> **EXERCISE AIM**
Return every row below that contains the string "inches". Case counts.

> **RAW DATA**
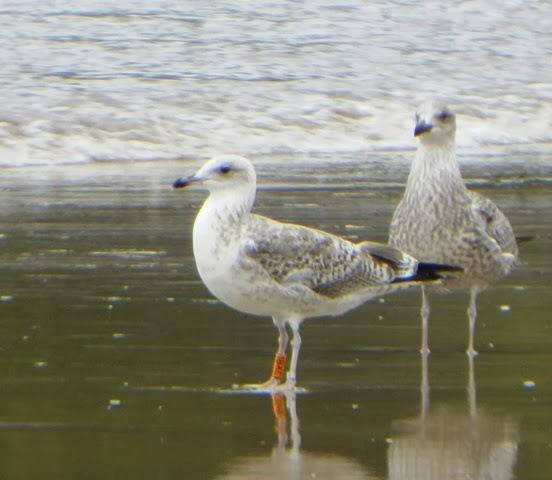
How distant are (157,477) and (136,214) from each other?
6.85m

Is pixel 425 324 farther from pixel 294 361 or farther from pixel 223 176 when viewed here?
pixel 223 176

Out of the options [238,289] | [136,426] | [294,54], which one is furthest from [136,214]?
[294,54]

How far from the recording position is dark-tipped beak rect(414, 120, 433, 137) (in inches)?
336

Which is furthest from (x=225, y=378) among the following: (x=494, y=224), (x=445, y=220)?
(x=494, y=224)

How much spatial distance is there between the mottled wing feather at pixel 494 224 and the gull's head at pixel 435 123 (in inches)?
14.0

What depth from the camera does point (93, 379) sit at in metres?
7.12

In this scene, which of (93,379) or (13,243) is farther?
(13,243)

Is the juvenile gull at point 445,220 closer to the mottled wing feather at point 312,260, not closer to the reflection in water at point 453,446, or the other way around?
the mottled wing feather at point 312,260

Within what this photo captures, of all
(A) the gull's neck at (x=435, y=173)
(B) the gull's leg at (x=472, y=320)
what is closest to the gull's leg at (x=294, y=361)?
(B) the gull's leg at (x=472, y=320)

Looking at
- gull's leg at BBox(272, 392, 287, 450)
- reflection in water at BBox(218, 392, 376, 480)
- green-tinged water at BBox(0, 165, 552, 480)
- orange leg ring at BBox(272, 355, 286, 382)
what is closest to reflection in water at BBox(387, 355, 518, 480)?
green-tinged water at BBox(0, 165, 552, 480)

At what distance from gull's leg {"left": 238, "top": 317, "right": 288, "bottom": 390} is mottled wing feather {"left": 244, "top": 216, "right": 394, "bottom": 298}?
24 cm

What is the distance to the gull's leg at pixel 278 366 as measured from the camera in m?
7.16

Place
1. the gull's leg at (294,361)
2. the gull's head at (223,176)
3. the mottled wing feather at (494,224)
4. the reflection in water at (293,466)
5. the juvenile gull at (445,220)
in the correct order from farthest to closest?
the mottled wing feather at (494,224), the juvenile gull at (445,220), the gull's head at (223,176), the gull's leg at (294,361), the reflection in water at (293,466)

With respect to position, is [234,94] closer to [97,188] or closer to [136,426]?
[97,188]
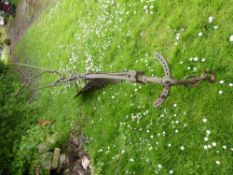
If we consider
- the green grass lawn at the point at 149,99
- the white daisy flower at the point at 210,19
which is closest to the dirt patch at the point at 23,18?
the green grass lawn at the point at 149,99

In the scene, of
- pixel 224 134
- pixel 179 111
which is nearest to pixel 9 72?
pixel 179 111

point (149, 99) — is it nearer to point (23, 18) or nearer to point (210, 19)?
---
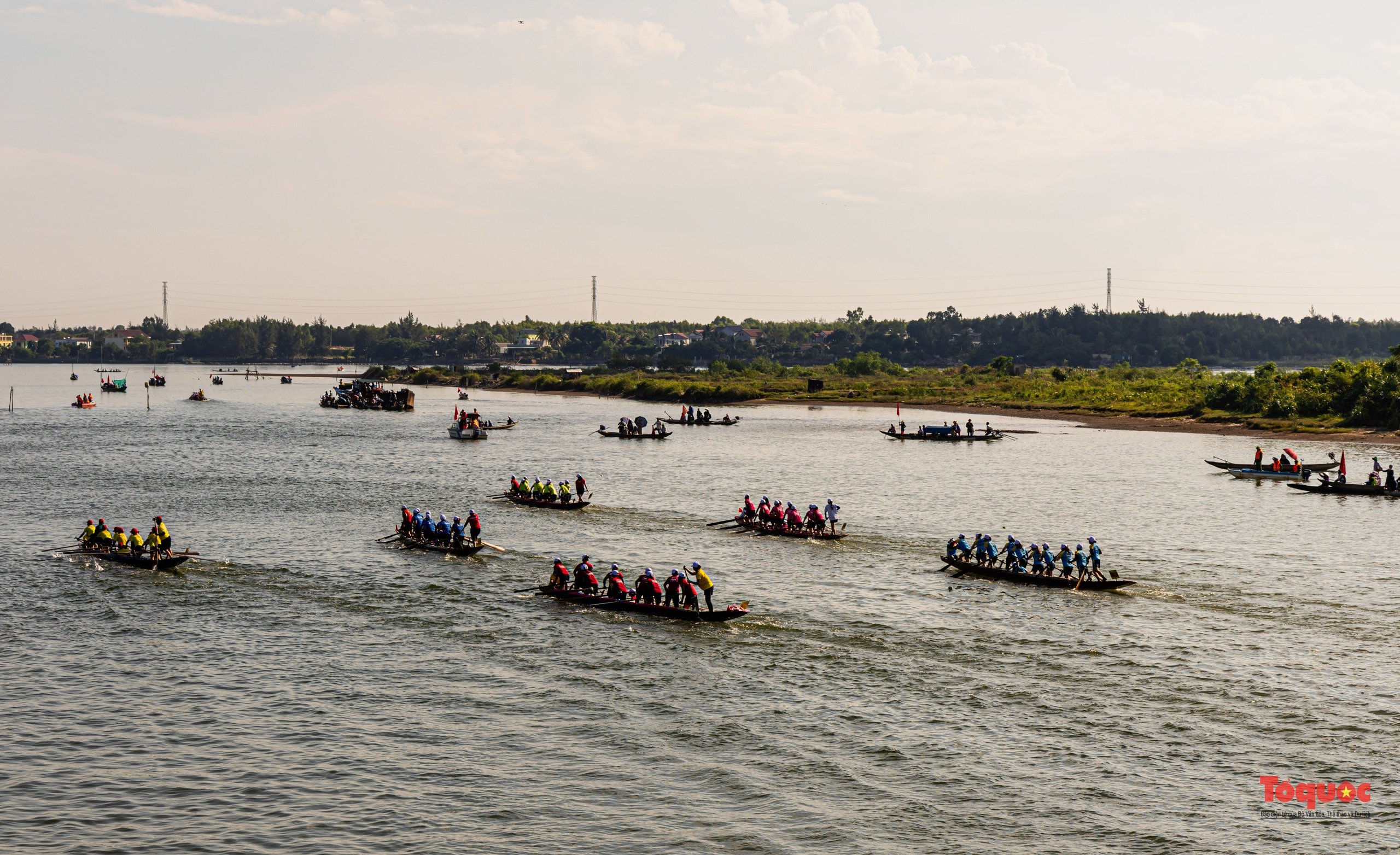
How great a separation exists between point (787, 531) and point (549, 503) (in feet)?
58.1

> **EXERCISE RESULT**
How far from the recording position is dark-tipped beak rect(414, 120, 433, 137) (in inches)?
How much spatial distance is there between the mottled wing feather at pixel 494 224 and the gull's head at pixel 435 123 (in inches)?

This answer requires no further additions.